Text extract:
Namely, returning the U.S. to international prominence. While the women’s program has become a podium-hogging machine over the last decade, the men have struggled with inconsistency. They finished fifth in the team finals in both 2012 and 2016.

Though there have been flashes of individual success — like Leyva’s bronze in the all-around in London and Naddour’s bronze on pommel horse in Rio — the Americans have been on a treadmill, one that cost national team coordinator Kevin Mazeika his job last fall.

Enter Brett McClure. The 2004 Olympic team silver medalist was appointed the “high performance director” in February and charged with providing a needed jolt. Consider the message received.

“He’s the type of person that’s not going to beat around the bush,” Whittenburg said. “If something is bothering him, he’s going to let you know straight up. If there’s a problem, how do we fix it? I feel like the last couple [Olympic cycles] I felt we were missing that stern leadership. Sometimes you can’t be the nice guy all the time.”

Material shown:
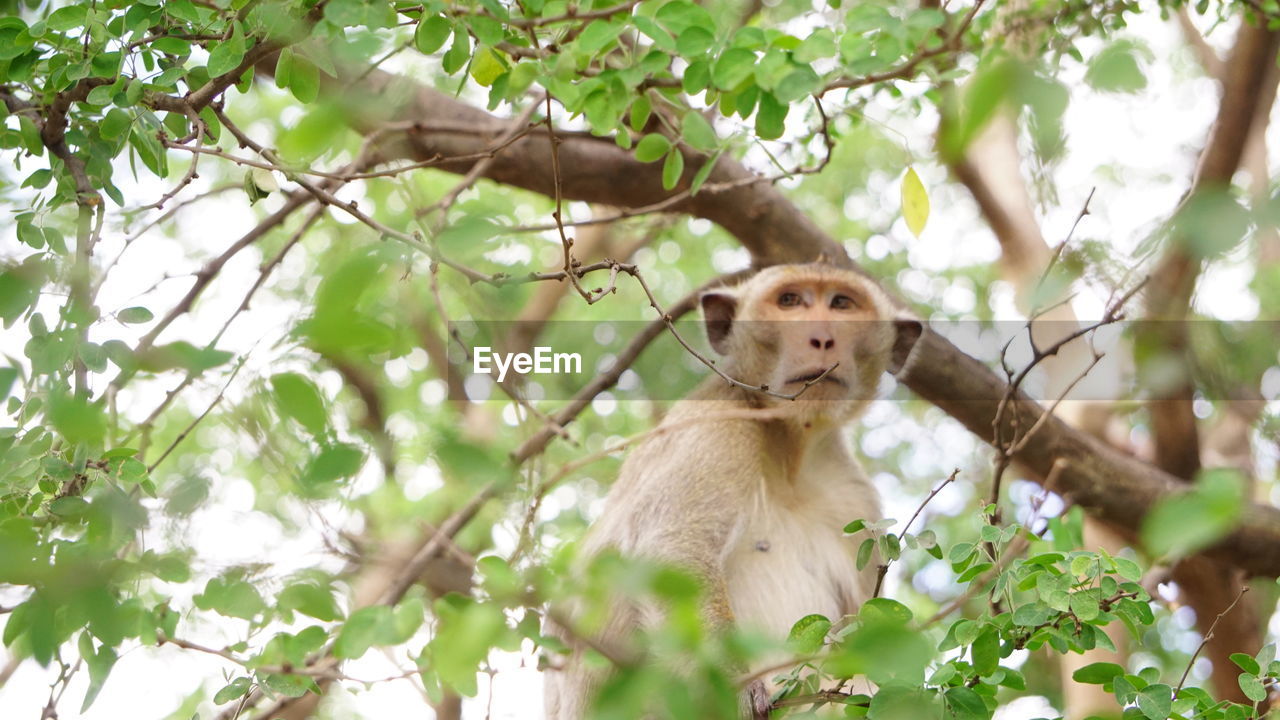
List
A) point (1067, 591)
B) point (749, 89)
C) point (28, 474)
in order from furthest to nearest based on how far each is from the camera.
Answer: point (749, 89), point (1067, 591), point (28, 474)

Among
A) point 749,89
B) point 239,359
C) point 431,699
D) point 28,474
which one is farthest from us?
point 749,89

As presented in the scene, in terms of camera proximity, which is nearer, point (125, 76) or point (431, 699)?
point (431, 699)

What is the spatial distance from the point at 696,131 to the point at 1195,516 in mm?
2965

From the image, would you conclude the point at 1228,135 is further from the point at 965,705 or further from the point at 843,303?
the point at 965,705

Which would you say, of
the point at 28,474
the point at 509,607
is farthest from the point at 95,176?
the point at 509,607

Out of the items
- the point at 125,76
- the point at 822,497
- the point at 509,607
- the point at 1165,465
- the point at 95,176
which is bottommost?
the point at 1165,465

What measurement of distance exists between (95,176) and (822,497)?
152 inches

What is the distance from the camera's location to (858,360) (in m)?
5.96

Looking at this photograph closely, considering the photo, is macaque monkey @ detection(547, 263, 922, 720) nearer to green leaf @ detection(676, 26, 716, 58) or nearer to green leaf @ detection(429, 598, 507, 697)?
green leaf @ detection(676, 26, 716, 58)

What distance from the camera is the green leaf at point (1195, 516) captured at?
4.72ft

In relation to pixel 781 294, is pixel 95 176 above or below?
above

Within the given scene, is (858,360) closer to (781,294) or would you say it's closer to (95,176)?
(781,294)

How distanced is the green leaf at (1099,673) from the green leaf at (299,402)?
263 centimetres

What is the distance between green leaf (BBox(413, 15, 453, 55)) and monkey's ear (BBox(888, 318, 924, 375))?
3527 mm
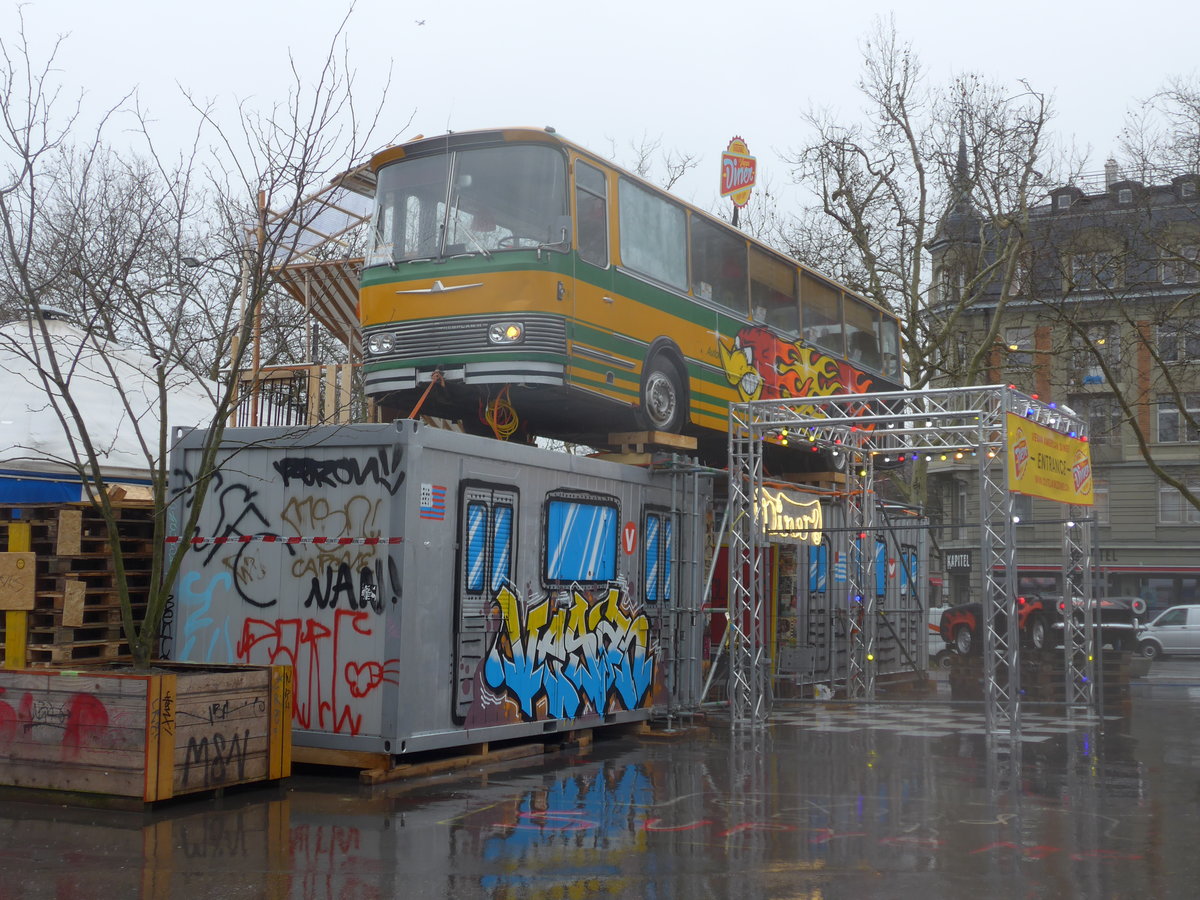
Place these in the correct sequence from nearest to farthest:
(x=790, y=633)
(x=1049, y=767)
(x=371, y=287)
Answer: (x=1049, y=767) < (x=371, y=287) < (x=790, y=633)

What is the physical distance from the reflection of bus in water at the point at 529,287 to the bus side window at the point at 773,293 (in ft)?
6.25

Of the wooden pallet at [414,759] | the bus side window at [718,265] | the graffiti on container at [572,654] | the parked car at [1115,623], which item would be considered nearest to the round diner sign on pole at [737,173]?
the bus side window at [718,265]

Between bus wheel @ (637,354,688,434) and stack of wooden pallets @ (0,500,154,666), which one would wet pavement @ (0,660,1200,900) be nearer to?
stack of wooden pallets @ (0,500,154,666)

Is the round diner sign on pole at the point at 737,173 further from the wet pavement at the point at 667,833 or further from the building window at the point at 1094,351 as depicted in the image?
the wet pavement at the point at 667,833

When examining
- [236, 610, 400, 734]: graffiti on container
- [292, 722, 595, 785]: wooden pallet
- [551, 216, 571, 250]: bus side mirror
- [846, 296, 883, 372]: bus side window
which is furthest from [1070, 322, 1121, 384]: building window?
[236, 610, 400, 734]: graffiti on container

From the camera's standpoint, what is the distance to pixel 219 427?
9.78 m

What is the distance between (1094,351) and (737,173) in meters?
7.92

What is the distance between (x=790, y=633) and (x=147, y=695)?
11.9m

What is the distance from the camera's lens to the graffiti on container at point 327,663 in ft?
34.4

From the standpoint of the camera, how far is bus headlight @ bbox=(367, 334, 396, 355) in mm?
13180

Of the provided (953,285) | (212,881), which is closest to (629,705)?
(212,881)

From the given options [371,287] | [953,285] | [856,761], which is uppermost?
[953,285]

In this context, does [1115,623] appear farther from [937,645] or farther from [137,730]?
[137,730]

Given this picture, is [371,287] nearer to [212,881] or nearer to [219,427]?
[219,427]
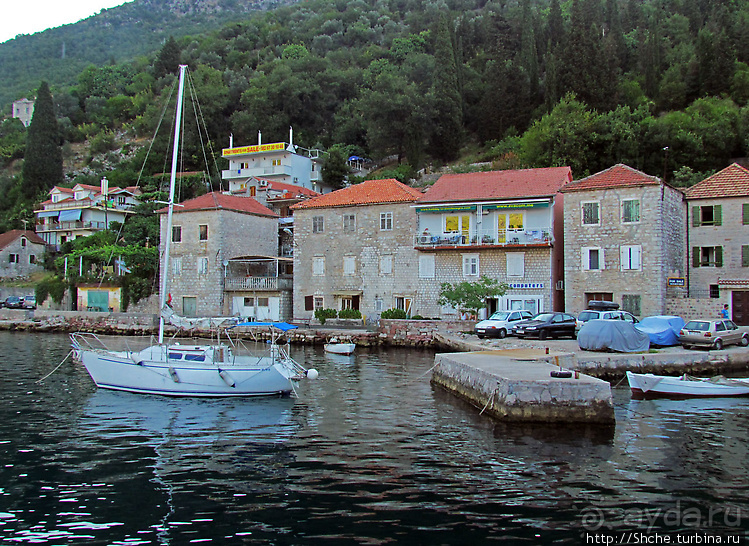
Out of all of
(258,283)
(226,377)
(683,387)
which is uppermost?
(258,283)

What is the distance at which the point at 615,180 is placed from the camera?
38.4 m

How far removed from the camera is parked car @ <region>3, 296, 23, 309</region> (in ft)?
200

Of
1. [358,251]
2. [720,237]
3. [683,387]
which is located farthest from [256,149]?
[683,387]

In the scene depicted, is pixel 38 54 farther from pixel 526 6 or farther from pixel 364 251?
pixel 364 251

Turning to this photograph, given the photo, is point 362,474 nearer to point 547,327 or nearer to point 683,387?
point 683,387

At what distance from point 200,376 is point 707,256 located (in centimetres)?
3248

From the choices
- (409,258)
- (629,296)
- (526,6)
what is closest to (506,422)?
(629,296)

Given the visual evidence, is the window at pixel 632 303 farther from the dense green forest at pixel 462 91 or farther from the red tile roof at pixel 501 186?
the dense green forest at pixel 462 91

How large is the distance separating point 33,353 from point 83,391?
1490 centimetres

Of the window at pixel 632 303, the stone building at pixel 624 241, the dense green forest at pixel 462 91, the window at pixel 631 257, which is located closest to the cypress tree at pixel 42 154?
the dense green forest at pixel 462 91

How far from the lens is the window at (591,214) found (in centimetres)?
3875

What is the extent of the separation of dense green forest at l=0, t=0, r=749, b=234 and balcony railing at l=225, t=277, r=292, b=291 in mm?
24831

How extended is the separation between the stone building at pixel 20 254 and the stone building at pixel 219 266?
28.5 meters

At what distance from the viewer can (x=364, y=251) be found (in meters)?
46.2
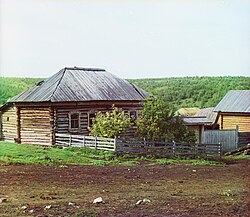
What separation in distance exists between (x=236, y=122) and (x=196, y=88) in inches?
277

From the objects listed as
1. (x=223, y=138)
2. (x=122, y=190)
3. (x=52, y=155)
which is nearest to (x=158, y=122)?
(x=52, y=155)

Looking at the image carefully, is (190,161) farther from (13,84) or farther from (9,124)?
(9,124)

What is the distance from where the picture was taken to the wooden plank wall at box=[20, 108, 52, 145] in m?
13.8

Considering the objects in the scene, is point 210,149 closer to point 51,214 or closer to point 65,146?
point 65,146

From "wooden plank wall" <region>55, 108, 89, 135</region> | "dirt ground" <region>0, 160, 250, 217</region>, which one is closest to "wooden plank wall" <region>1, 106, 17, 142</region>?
"wooden plank wall" <region>55, 108, 89, 135</region>

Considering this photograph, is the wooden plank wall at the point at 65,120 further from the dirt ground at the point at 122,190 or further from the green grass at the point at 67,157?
the dirt ground at the point at 122,190

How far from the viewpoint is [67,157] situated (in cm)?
1216

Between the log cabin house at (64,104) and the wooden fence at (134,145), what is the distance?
1.88 feet

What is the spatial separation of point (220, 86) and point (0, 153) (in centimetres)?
490

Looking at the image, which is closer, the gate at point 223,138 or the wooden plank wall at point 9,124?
the wooden plank wall at point 9,124

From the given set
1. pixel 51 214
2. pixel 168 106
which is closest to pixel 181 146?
pixel 168 106

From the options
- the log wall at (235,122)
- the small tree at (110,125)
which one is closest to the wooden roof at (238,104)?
the log wall at (235,122)

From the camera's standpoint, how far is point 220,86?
11016mm

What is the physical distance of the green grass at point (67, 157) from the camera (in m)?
11.1
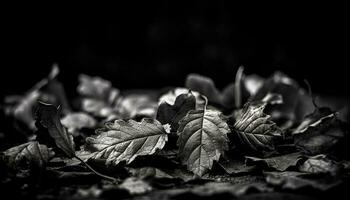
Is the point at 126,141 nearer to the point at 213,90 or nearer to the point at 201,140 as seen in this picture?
the point at 201,140

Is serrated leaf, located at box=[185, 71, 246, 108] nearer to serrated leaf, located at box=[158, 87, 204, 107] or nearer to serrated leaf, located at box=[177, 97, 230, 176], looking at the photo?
serrated leaf, located at box=[158, 87, 204, 107]

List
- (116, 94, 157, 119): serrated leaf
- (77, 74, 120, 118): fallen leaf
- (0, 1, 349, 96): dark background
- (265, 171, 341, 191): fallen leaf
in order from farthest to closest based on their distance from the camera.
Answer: (0, 1, 349, 96): dark background
(77, 74, 120, 118): fallen leaf
(116, 94, 157, 119): serrated leaf
(265, 171, 341, 191): fallen leaf

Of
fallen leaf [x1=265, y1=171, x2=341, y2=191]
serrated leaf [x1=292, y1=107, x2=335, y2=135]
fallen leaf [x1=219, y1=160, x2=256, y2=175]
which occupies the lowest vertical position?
fallen leaf [x1=265, y1=171, x2=341, y2=191]

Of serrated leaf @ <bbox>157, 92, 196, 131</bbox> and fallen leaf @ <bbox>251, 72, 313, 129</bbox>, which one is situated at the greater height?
fallen leaf @ <bbox>251, 72, 313, 129</bbox>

Problem details:
Please copy the passage about U.S. men's gymnastics word for word, from "Namely, returning the" up to and including "2012 and 2016.".

Result below:
Namely, returning the U.S. to international prominence. While the women’s program has become a podium-hogging machine over the last decade, the men have struggled with inconsistency. They finished fifth in the team finals in both 2012 and 2016.